WASHINGTON — The keynote address at an annual conference for Catholic educators embracing classical Catholic education reinforced that what they are doing is important.
“If we don’t get Catholic education right, we don’t have a future,” Mary Rice Hasson, author and fellow at the Ethics and Public Policy Centre in Washington, told about 200 participants at the Institute for Catholic Liberal Education’s national conference 22 July at The Catholic University of America in Washington. The 22-25 July conference, co-hosted by Catholic University, offered keynote addresses, workshops on teaching methods and topics for superintendents, school leaders, teachers and pastors.
The institute currently provides resources for more than 125 Catholic school members.
Although Hasson didn’t speak directly to the type of education these educators have taken up, which emphasises classical Greek and Roman sources along with the works of ancient fathers of the church and theologians, she did address the overall goal of these schools, which is students’ spiritual formation. She also stressed the urgent need for spiritually-rooted Catholic education to combat what she described as the growing influence of secular culture in today’s public or government schools.
“Catholic education is the single most important thing our church needs right now.”Mary Rice Hasson
Essentially speaking to the choir, Hasson said: “Catholic education is the single most important thing our church needs right now.” Citing statistics about young people leaving the church, she said these numbers point to “a long failure to impart the faith to the next generation,” which she stressed makes the “task before us all the more important.”
She said the number of Catholics leaving the church, particularly millennials, is sobering.
“The future of the church looks bleak,” she said, but quickly added: “From a faith perspective, it is never bleak.”
As she sees it, the trend of young people leaving the church is directly related to the pull of secular culture prevalent in today’s public schools attended by nine out of 10 children in the United States and 88% of Catholic schoolchildren. She said that even though many Catholics send their children to parish religious education programmes, she wondered about the influence one hour a week provides for the “onslaught” these students receive every day.

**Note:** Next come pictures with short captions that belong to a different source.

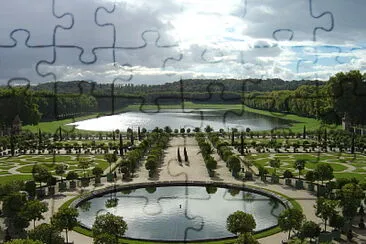 פאזל של Versailles/ FranÃ§a
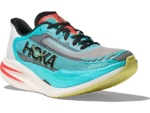 HOKA Cielo X1 2.0 FROST / BLACK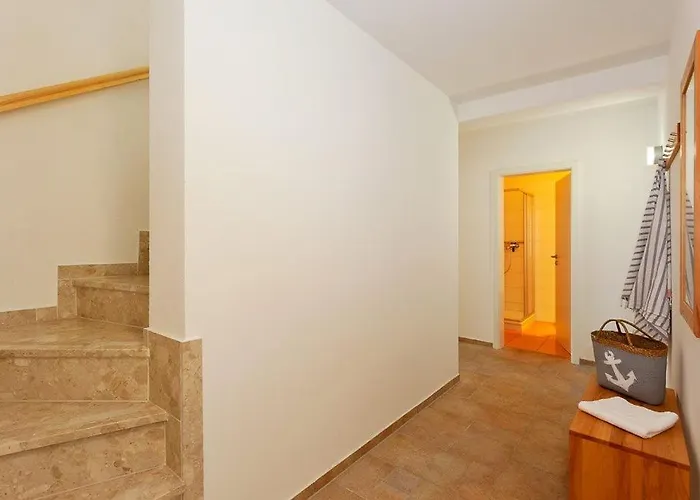 Appartement Ahlbecker Hoehe App Leuchtturm *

Hasson, who last year co-wrote, with her sister, Theresa Farnan, a book with this same theme: “Get Out Now: Why You Should Pull Your Child From Public School Before It’s Too Late,” told the conference attendees that there has been a “decades-long failure to impart the faith to the next generation, which makes the task before us all the more important.”
“We are at a turning point because of where the culture is,” she said, specifically emphasising the impact of gender ideology – or the claim that one’s gender is fluid and detached from one’s sex – and adding: “Our kids are absorbing a vision that is radically at odds with our teaching.”
Hasson, a mother of seven who also directs the Catholic Women’s Forum with the Ethics and Public Policy Centre, told the group of educators looking at new ways to teach Catholic school students and revive Catholic schools, that Catholics have “outsourced the education of our children to a secular system” and that the “secular culture is having its way with our kids, pulling them out.”
One positive aspect of the current societal trends, particularly with an emphasis on gender ideology, she said, is that it provides a chance for people to speak the truth. For example, she said the conference participants were bringing “not a new programme, but a new way of education” to Catholics which could have a big impact.
“That’s your task; I’m thankful you’re here. Keep it up,” she encouraged them, saying their efforts would eventually bring about an “uptick in numbers” of young people staying in the church.